Hamburg.
The next speaker at ECREA 2010 starts with Jennifer Jones, whose focus is also on Twitter: she was an embedded journalist at the Vancouver Winter Olympics. There is a significant historical connection between the Olympic Games and technology, and new media have been especially prominent in recent years; there has been substantial growth especially in alternative media coverage (by non-accredited journalists and others). In Sydney, there even was an alternative media centre for the Olympics.
Independent media were prominent in Vancouver, too – people set up their own media centres, and printed their own unauthorised media passes, which were eventually tacitly accepted as valid media passes. The more people printed their own passes, the more ‘official’ they became. A number of Twitter lists (official, as well as fan-curated or adapted) were set up to aggregate the various alternative journalists covering the events.
The main periods of Twitter action during Vancouver were the opening and closing ceremonies, as it turned out, with various #hashtags being created. Jennifer captured the activities of specific Twitter lists around particular hashtags – for example of artists tweeting during the closing ceremony, or of media activists discussing some of the critical themes surrounding the Olympics. With alternative media, there was a lot of talking at and amongst themselves, too.
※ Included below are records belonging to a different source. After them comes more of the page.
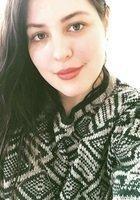 A photo of Pilar, a tutor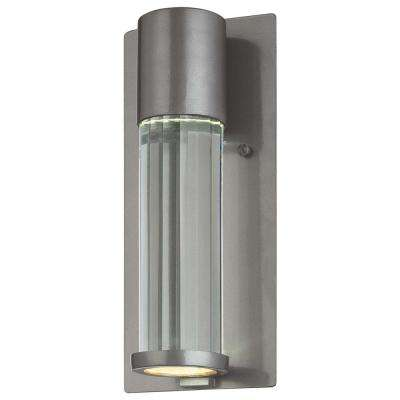 Soare 1-Light Tinted Silver Outdoor Wall Mount Lantern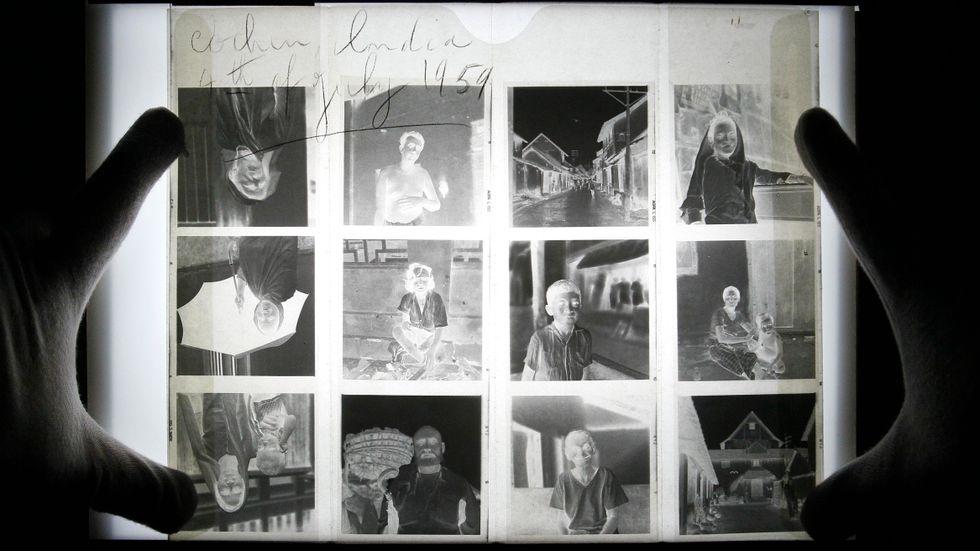 Ett av de tusentals negativ som Vivian Maier lämnat efter sig.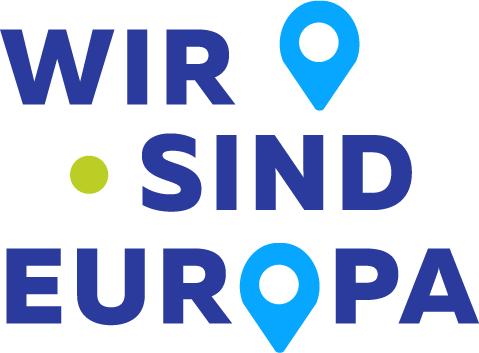 Europawerkstadt Gelsenkirchen 25.-28.02.2019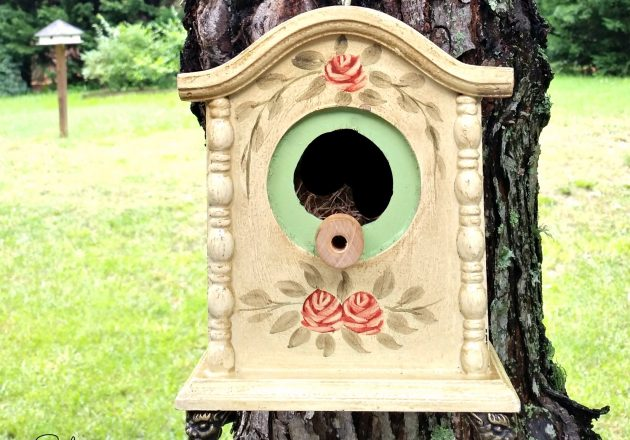 10 Outstanding DIY Birdhouse Designs That You Can Make For Free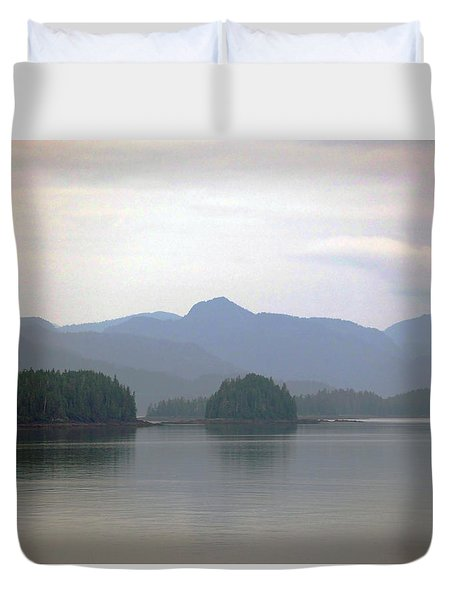 Dreamsacpe Duvet Cover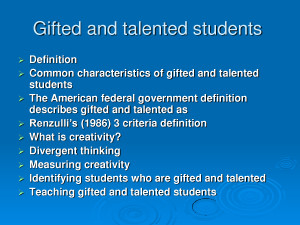 Gifted and talented students by dfhdhdhdhjr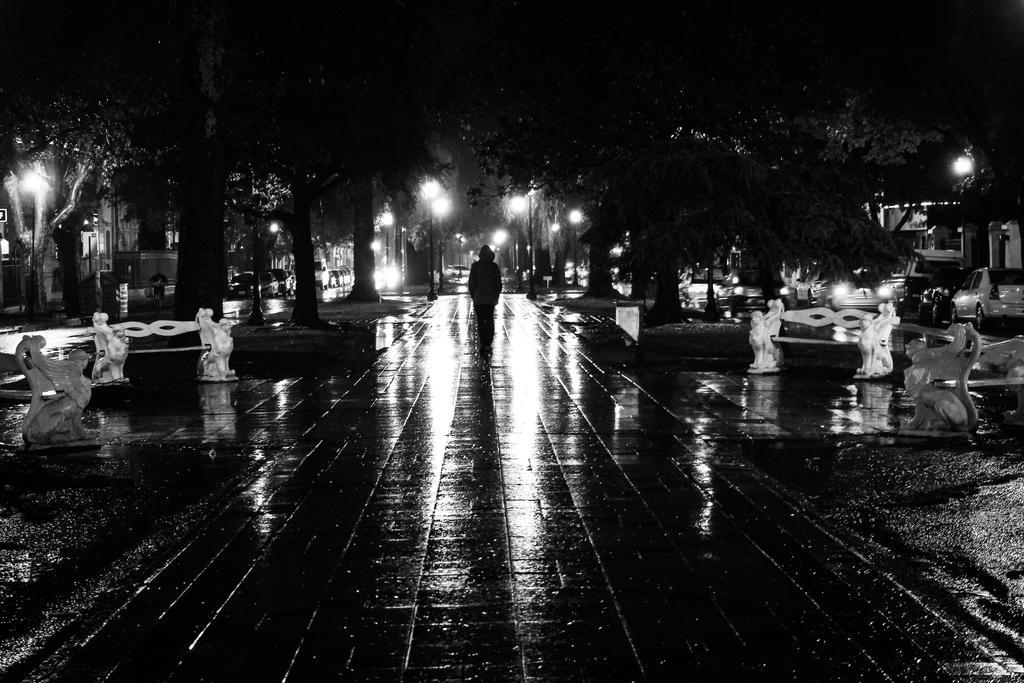 Rainy Days by westwo0d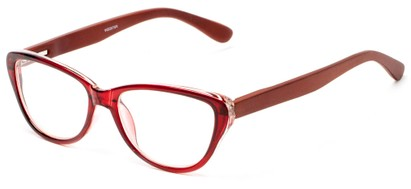 Angle of The Heather Recycled Bamboo Reader in Red with Brown Temples, Women's Cat Eye Reading Glasses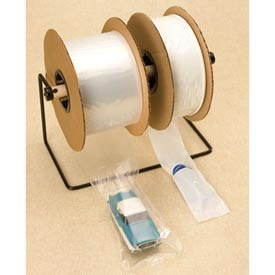 "Pre-Opened Bags, 7""W x 8""L 139 Mil Clear, 1250 per Roll"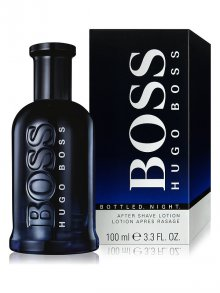 Hugo Boss§Boss Bottled Night After Shave Lotion 100ml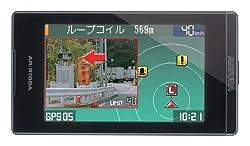 安心の17バンド受信+Gセンサー搭載モデル
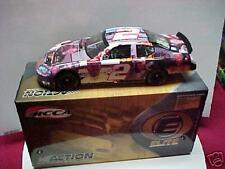 2005 BRAND NEW #2 RUSTY WALLACE 9X BRISTOL WINNER MILESTONE 1/24 ELITE CAR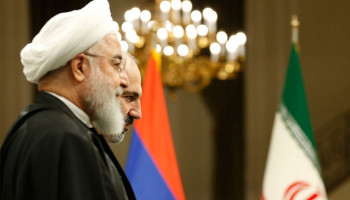 Iran ready to export more gas to Armenia: Rouhani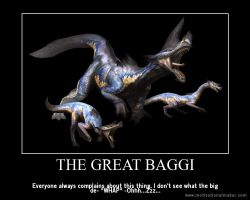 Monster Hunter Motivational: The Great Baggi by teambrownie1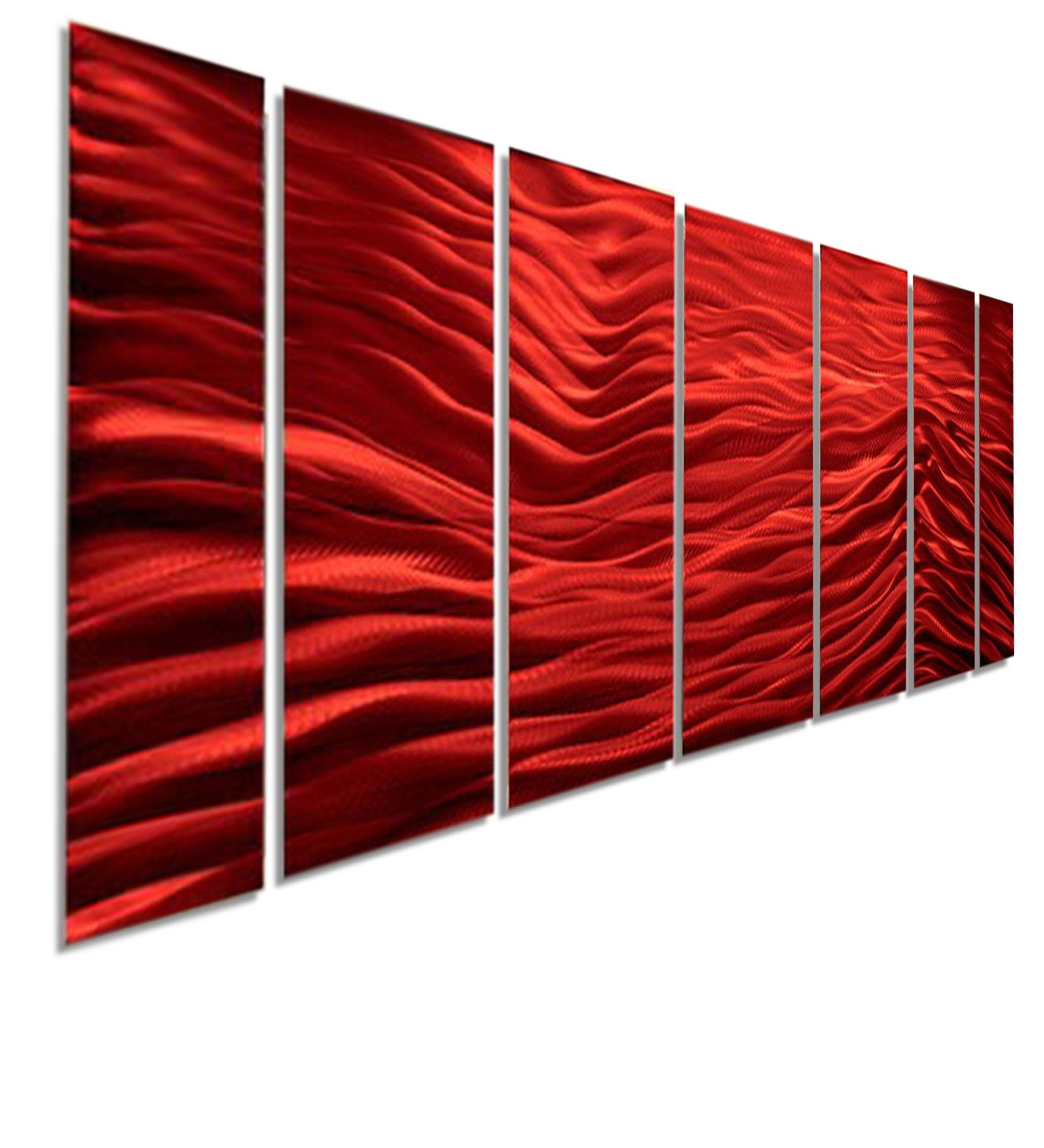 Red Wave Ii Xl – Extra Large Modern Contemporary Metal Wall Art Intended For Most Current Large Triptych Wall Art (Gallery 20 of 20)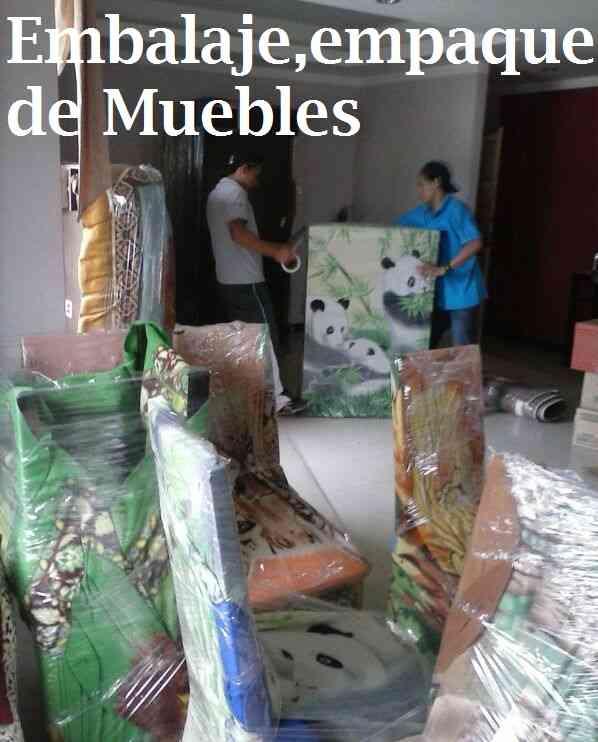INSTALAMOS DORMITORIOS Y ENSERES EN GENERAL SERTRANSMUKA 09984218
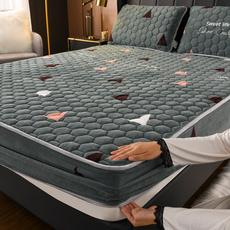 King, velvet, bedspread, mattressprotector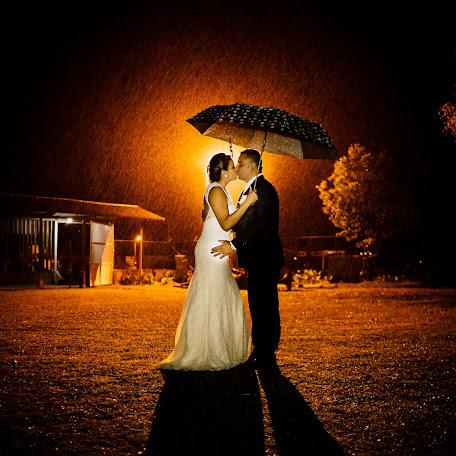 Fotógrafo de bodas Leonel Morales (leonelmorales). Foto del 09.12.2017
The next point of focus is the London 2012 Olympics, of course; it will be interesting to see what happens on Twitter then. Even the IOC now has its official Twitter account, and of course there will be activists engaging in critical and protest actions again, too, and various independent media organisations will have a presence again. Indeed, Jennifer is involved in setting up an alternative media centre for citizen journalists at the Olympics.